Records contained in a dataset
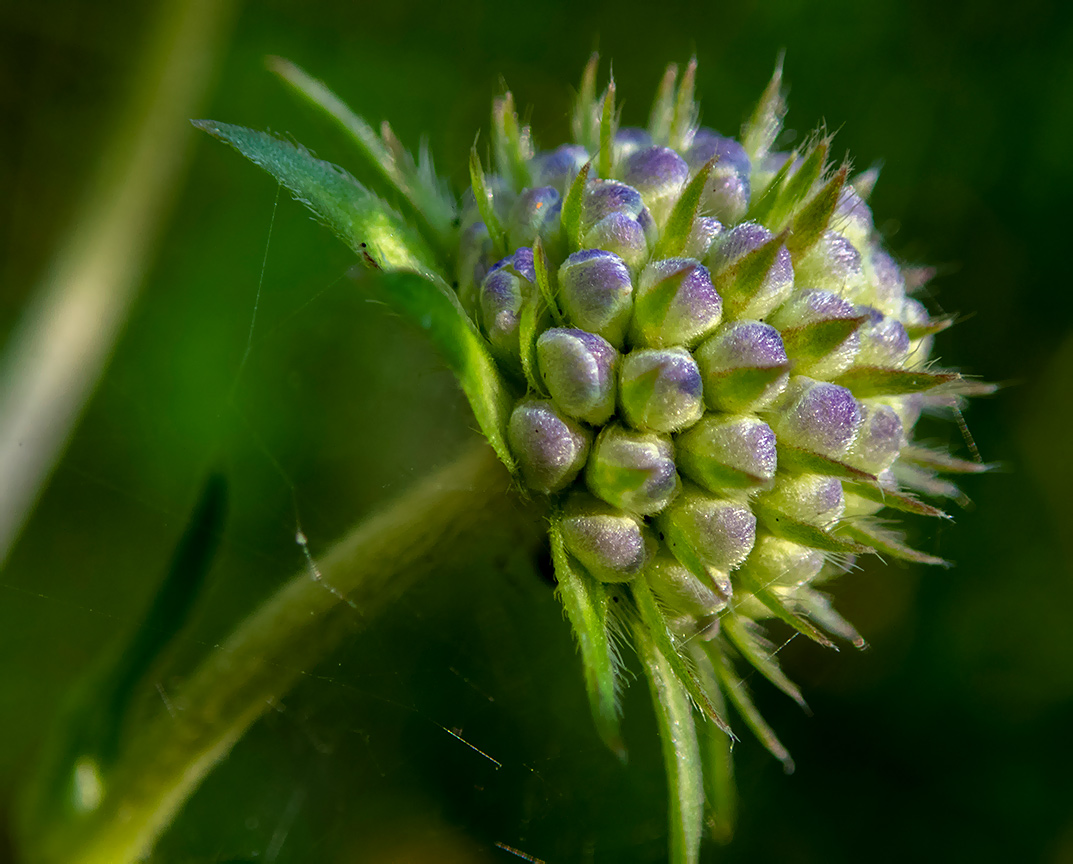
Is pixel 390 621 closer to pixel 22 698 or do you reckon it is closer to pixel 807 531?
pixel 807 531

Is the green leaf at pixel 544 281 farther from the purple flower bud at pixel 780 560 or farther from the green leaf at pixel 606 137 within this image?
the purple flower bud at pixel 780 560

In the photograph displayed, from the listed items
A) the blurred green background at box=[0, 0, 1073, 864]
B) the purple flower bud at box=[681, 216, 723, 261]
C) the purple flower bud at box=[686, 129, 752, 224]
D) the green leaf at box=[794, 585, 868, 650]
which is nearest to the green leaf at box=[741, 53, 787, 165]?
the purple flower bud at box=[686, 129, 752, 224]

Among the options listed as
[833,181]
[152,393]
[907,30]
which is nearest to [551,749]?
[833,181]

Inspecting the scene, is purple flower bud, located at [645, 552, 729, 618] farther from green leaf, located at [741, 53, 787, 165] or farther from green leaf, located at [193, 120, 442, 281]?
green leaf, located at [741, 53, 787, 165]

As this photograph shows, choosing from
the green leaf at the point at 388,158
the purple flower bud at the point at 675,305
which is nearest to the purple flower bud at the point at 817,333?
the purple flower bud at the point at 675,305

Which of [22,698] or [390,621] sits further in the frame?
[22,698]

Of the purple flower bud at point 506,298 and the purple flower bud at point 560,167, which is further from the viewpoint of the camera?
the purple flower bud at point 560,167

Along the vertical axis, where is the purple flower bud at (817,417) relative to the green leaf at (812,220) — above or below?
below
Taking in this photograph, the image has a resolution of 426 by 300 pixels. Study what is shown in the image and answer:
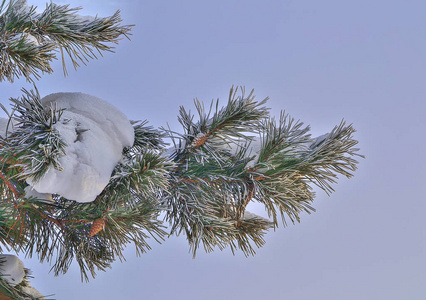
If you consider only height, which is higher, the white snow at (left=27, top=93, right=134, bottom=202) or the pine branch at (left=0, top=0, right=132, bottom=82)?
the pine branch at (left=0, top=0, right=132, bottom=82)

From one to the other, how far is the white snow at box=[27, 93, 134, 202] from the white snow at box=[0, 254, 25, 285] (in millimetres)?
609

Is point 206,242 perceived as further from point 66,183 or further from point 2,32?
point 2,32

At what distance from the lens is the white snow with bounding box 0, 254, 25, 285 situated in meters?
1.93

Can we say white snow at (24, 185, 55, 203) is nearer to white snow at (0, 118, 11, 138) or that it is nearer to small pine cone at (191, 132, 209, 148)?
white snow at (0, 118, 11, 138)

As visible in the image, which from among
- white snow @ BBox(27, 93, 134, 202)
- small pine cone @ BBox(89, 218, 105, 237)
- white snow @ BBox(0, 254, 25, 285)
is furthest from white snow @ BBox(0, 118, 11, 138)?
white snow @ BBox(0, 254, 25, 285)

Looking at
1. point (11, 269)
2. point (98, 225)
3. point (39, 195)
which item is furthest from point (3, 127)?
point (11, 269)

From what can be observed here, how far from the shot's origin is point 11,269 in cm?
195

* Your task
Copy each line of the records precisely and drop any images they hold.

* Exercise result
Is pixel 390 621 closer to pixel 22 698 or do you reckon it is closer to pixel 807 531?
pixel 807 531

Is the green leaf at pixel 544 281 farther from the purple flower bud at pixel 780 560 or farther from the green leaf at pixel 606 137 within this image?
the purple flower bud at pixel 780 560

In the photograph displayed, from the listed items
A) the blurred green background at box=[0, 0, 1073, 864]
B) the purple flower bud at box=[681, 216, 723, 261]
C) the purple flower bud at box=[686, 129, 752, 224]
D) the green leaf at box=[794, 585, 868, 650]
which is nearest to the green leaf at box=[741, 53, 787, 165]?
the purple flower bud at box=[686, 129, 752, 224]

Among the options listed as
[833,181]
[152,393]
[907,30]
which is nearest to [551,749]?
[833,181]

Inspecting the scene, is purple flower bud, located at [645, 552, 729, 618] farther from green leaf, located at [741, 53, 787, 165] or farther from green leaf, located at [193, 120, 442, 281]?
green leaf, located at [741, 53, 787, 165]

As this photograph shows, choosing from
the green leaf at the point at 388,158
the purple flower bud at the point at 675,305
which is nearest to the purple flower bud at the point at 817,333?
the purple flower bud at the point at 675,305

Which of [22,698] or [390,621] sits further in the frame?
[22,698]

Of the purple flower bud at point 506,298 and the purple flower bud at point 560,167, which is further from the viewpoint of the camera?
the purple flower bud at point 560,167

Along the vertical axis, where is the purple flower bud at (817,417) relative to the green leaf at (812,220) — above or below?
below
Taking in this photograph, the image has a resolution of 426 by 300 pixels. Study what is shown in the image and answer:
If you consider only height, which is higher, the white snow at (left=27, top=93, right=134, bottom=202) or the pine branch at (left=0, top=0, right=132, bottom=82)?
the pine branch at (left=0, top=0, right=132, bottom=82)

From one to the other, how far is the white snow at box=[27, 93, 134, 202] from the white snow at box=[0, 254, 25, 285] (in millimetres)?
609

Is point 206,242 perceived as further from point 66,183 or further from point 2,32?
point 2,32

At what distance from the lens is the white snow with bounding box 0, 254, 25, 285 situated in meters?
1.93

Can we say white snow at (24, 185, 55, 203) is nearer to white snow at (0, 118, 11, 138) or that it is nearer to small pine cone at (191, 132, 209, 148)?
white snow at (0, 118, 11, 138)

As visible in the image, which from among
- white snow @ BBox(27, 93, 134, 202)
- small pine cone @ BBox(89, 218, 105, 237)
- white snow @ BBox(0, 254, 25, 285)
is furthest from white snow @ BBox(0, 118, 11, 138)?
white snow @ BBox(0, 254, 25, 285)

Looking at
1. point (11, 269)
2. point (98, 225)
3. point (39, 195)
which item is furthest from point (3, 127)?
point (11, 269)

From what can be observed here, how far from the shot's origin is point 11,269 in cm?
195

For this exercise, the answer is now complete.